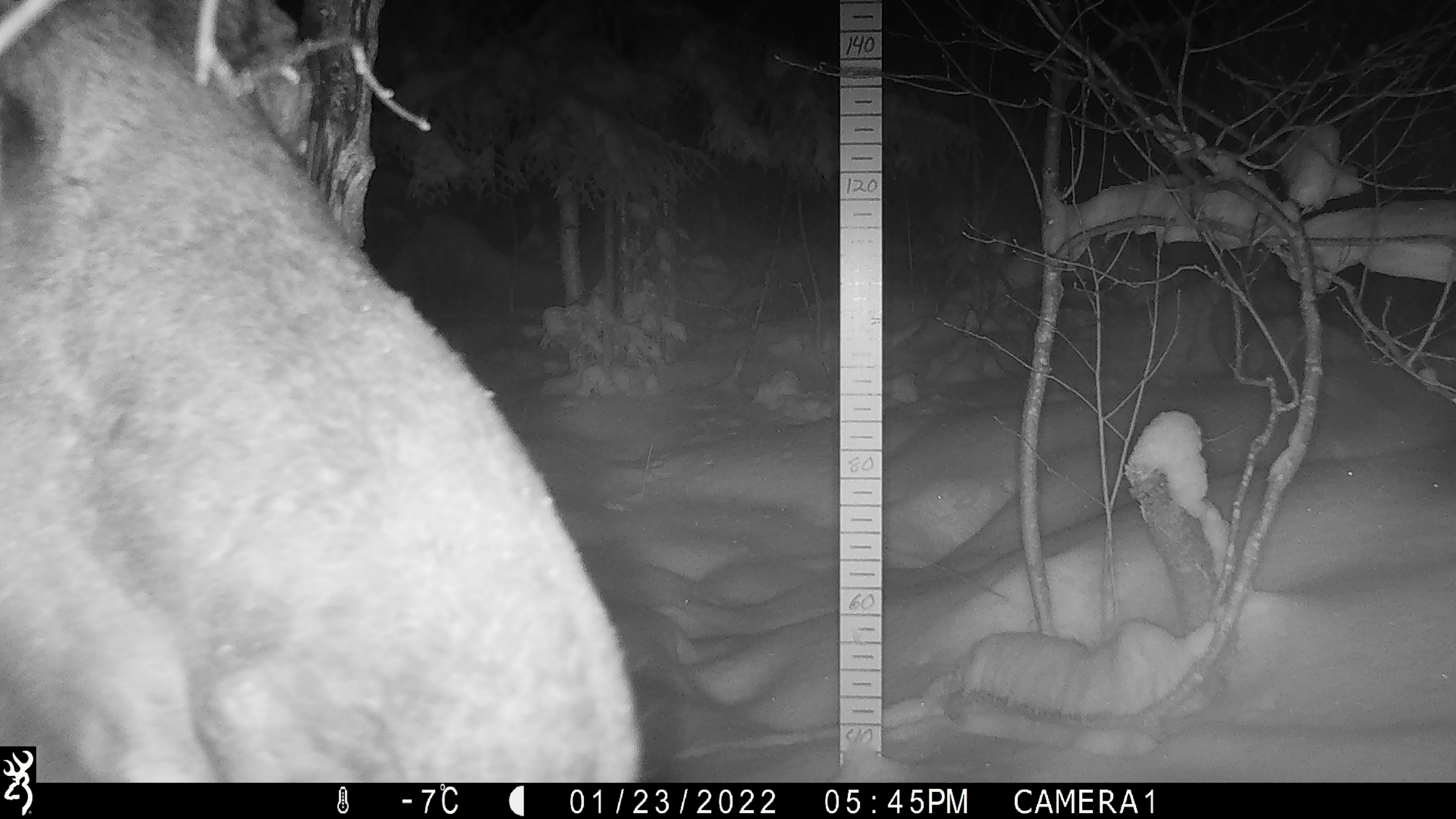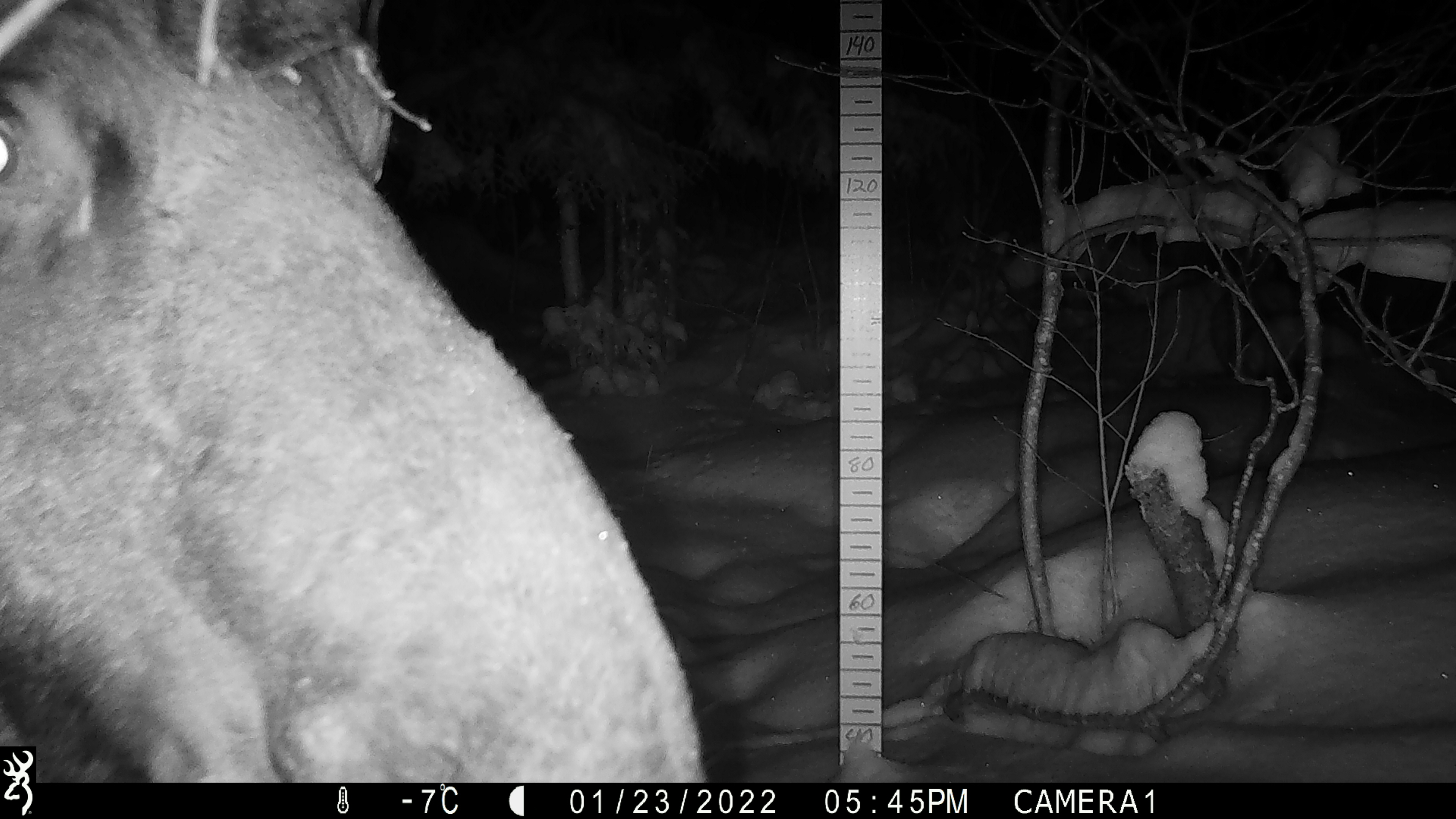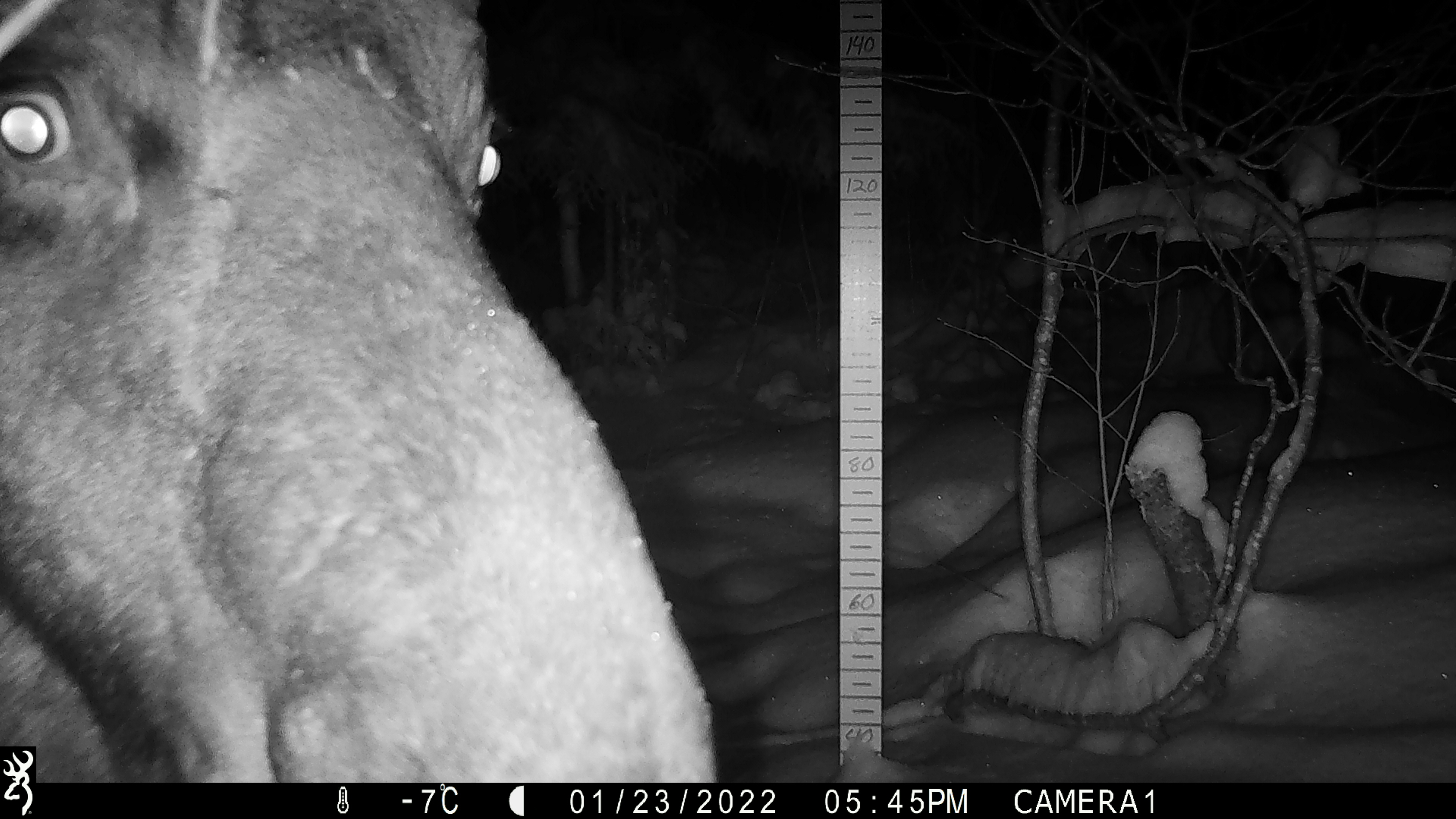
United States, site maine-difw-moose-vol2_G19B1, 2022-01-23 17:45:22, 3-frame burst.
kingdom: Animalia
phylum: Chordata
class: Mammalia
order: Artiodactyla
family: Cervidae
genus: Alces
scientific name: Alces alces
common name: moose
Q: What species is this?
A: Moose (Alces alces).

-----

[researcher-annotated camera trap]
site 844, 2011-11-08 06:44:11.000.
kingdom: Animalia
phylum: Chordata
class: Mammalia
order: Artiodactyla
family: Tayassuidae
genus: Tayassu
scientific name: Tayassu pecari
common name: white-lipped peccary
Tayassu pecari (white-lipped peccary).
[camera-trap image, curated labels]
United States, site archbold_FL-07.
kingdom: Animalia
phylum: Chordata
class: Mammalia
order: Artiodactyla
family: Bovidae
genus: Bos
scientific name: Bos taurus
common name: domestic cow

-----

**Your goal**
Please output exactly the lines between the one holding "site 844, 2011-11-08 06:44:11.000." and the one holding "common name: domestic cow" in the records above, inclusive, and nothing more.

**Response**
site 844, 2011-11-08 06:44:11.000.
kingdom: Animalia
phylum: Chordata
class: Mammalia
order: Artiodactyla
family: Tayassuidae
genus: Tayassu
scientific name: Tayassu pecari
common name: white-lipped peccary
Tayassu pecari (white-lipped peccary).
[camera-trap image, curated labels]
United States, site archbold_FL-07.
kingdom: Animalia
phylum: Chordata
class: Mammalia
order: Artiodactyla
family: Bovidae
genus: Bos
scientific name: Bos taurus
common name: domestic cow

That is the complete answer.